Problem to work on →
Show each line of the entries below in which the word "present" appears.

** Opening Exercise data block **

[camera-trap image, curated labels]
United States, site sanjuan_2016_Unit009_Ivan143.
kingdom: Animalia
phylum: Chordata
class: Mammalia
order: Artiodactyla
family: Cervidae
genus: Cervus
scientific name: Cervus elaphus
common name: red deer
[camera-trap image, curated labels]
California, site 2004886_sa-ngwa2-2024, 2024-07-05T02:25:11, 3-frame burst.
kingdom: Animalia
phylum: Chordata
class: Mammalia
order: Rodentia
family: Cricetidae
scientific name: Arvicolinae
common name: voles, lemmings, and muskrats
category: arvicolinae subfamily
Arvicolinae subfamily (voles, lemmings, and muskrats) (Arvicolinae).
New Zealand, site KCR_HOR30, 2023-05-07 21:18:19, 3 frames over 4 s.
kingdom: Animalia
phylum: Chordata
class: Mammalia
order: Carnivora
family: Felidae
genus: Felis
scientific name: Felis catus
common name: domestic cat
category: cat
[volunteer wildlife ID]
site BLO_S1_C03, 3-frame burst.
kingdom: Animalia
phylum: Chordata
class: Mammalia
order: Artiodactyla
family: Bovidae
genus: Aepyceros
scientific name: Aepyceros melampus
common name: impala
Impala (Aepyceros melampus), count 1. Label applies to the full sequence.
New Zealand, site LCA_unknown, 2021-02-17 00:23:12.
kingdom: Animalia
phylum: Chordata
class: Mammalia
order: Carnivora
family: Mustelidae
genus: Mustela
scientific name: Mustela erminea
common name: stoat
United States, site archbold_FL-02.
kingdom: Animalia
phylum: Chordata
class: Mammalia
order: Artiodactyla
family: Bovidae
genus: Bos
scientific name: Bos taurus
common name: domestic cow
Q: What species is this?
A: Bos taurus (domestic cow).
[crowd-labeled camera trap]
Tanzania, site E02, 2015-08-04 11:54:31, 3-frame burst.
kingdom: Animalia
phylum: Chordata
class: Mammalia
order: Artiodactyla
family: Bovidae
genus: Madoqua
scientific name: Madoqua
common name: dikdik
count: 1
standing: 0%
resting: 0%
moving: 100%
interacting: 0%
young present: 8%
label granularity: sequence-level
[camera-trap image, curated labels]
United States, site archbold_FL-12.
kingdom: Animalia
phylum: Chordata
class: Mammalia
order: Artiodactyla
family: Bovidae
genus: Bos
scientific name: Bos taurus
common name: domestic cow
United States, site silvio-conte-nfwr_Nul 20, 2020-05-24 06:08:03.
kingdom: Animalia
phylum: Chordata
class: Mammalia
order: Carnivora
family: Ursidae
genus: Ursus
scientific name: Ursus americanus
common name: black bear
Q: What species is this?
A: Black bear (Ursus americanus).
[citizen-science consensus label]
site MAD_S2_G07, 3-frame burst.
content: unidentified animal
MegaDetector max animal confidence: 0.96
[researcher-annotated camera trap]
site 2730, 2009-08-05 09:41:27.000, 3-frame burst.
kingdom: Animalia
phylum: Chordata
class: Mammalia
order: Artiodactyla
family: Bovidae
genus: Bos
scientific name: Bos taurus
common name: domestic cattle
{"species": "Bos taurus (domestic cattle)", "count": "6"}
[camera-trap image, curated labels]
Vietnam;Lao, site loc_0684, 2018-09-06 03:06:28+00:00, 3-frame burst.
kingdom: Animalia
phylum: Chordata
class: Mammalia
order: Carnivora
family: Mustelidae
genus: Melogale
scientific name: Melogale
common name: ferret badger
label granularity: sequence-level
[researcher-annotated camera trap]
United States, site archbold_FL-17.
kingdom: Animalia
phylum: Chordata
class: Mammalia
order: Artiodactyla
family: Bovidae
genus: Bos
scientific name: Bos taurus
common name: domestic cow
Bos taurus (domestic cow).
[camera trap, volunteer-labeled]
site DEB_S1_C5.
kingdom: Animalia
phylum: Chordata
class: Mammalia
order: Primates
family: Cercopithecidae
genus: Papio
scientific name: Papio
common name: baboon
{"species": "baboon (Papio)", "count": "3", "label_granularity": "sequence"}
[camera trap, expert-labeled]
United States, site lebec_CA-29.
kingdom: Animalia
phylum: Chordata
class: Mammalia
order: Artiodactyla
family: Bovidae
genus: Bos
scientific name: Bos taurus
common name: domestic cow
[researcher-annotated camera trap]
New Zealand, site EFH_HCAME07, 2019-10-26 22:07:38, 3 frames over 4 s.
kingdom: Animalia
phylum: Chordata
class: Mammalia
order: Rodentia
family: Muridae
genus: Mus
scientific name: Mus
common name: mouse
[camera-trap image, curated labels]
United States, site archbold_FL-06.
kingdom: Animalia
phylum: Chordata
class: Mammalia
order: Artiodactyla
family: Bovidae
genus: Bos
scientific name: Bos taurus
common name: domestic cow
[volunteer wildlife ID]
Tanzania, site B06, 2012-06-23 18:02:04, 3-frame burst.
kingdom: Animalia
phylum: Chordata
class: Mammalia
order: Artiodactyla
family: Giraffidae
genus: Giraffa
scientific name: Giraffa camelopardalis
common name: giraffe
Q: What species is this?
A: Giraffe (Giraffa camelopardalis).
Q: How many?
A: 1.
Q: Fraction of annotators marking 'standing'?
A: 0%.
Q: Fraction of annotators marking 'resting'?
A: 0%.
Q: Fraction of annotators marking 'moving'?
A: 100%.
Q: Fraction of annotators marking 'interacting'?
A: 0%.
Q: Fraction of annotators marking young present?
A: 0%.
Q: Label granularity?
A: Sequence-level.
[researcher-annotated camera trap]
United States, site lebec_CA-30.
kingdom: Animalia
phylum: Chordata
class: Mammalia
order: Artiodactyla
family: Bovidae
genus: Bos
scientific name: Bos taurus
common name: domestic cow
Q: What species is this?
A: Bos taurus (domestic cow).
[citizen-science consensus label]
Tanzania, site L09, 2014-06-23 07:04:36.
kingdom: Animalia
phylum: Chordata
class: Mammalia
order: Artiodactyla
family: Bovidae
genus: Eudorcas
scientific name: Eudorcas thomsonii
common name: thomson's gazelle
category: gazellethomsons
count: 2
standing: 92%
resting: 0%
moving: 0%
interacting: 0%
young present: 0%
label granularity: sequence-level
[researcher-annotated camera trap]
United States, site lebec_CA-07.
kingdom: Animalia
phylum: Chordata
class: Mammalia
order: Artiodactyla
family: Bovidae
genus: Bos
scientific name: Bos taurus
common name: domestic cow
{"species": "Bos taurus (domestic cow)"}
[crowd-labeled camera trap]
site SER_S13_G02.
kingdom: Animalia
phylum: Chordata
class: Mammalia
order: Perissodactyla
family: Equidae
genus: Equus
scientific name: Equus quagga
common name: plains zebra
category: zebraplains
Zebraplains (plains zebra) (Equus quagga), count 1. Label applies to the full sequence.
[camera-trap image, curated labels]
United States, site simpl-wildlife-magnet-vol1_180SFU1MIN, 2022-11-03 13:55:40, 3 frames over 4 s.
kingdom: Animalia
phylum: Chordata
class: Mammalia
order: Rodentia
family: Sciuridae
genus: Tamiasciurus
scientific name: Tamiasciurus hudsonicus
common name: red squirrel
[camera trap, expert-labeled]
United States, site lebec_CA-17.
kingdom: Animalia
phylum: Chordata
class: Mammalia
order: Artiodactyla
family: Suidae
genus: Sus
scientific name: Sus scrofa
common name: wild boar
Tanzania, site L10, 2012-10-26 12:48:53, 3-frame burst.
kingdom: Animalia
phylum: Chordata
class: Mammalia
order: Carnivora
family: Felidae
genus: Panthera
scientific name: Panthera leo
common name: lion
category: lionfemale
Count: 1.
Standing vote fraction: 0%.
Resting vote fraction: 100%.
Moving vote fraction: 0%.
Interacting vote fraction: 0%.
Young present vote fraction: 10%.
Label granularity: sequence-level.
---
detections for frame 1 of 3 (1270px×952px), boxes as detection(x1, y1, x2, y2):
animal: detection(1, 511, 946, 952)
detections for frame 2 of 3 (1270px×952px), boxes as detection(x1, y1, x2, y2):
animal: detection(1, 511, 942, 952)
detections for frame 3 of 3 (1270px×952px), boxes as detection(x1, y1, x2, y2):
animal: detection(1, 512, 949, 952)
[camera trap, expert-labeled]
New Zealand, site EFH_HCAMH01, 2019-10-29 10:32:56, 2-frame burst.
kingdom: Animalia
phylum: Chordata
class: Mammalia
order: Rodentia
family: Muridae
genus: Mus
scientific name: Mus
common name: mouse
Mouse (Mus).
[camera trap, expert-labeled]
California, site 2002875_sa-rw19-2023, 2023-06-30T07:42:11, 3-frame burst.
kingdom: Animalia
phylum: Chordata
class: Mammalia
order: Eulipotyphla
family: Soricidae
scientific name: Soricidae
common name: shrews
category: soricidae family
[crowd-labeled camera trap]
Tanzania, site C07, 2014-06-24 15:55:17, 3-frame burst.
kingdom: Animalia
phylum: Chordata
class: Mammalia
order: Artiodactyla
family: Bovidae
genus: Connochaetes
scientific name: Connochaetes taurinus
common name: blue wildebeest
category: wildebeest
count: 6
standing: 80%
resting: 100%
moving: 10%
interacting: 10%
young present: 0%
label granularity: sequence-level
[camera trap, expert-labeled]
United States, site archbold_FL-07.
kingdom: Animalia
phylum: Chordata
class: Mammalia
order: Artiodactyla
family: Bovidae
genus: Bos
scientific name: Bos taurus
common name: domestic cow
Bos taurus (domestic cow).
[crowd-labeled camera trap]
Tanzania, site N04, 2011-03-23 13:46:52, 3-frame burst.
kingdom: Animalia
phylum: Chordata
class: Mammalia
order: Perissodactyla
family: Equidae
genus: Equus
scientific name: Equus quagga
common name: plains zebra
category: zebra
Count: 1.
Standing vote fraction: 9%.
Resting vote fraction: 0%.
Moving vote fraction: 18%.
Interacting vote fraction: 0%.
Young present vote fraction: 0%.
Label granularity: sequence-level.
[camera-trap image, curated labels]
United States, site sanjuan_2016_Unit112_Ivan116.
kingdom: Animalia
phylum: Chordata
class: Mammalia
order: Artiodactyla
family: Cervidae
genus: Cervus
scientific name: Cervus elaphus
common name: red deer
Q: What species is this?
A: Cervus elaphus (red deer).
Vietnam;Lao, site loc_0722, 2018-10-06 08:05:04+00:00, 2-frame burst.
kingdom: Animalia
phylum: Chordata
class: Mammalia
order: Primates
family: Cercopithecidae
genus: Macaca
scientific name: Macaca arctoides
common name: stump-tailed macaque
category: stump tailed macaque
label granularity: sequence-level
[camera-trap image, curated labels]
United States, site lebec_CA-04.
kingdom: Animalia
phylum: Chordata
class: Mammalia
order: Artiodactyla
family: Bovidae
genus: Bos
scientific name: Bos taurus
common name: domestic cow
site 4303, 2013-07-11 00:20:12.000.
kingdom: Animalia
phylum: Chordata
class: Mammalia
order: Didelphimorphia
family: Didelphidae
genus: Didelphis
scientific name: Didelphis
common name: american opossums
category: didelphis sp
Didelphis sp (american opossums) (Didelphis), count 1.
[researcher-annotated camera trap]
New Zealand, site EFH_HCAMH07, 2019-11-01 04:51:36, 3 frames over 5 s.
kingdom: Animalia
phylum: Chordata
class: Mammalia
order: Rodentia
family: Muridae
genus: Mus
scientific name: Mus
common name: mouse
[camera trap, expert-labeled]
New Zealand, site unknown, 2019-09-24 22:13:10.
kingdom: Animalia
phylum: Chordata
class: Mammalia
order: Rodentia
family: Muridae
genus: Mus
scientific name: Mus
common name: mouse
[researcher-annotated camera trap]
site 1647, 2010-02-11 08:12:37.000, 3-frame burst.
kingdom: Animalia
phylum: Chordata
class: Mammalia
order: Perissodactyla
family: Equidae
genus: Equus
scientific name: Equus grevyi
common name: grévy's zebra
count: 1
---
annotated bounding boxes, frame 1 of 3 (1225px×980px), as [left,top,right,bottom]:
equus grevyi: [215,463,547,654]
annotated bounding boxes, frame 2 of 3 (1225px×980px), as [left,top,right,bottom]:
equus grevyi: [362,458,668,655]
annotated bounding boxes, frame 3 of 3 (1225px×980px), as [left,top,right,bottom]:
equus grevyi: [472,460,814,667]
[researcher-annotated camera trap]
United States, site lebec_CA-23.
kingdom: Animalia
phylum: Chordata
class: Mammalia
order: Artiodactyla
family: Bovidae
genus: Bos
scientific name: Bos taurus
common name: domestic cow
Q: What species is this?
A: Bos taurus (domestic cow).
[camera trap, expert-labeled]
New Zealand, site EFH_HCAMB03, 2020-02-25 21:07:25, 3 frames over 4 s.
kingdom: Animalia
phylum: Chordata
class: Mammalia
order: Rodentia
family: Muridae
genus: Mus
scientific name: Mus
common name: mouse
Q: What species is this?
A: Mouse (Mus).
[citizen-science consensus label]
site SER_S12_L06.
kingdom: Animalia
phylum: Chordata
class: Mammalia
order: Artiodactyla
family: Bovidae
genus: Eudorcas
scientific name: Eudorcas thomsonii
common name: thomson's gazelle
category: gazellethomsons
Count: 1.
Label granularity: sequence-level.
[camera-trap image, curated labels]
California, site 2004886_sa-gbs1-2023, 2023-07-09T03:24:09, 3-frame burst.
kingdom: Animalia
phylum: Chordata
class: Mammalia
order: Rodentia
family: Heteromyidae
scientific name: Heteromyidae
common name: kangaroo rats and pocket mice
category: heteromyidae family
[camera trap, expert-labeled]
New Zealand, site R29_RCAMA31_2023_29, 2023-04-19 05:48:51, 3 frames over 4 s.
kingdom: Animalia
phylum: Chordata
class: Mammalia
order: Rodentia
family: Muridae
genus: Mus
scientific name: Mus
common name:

** Closing Exercise data block **

Output of the task →
young present: 8%
Q: Fraction of annotators marking young present?
young present: 0%
Young present vote fraction: 10%.
young present: 0%
Young present vote fraction: 0%.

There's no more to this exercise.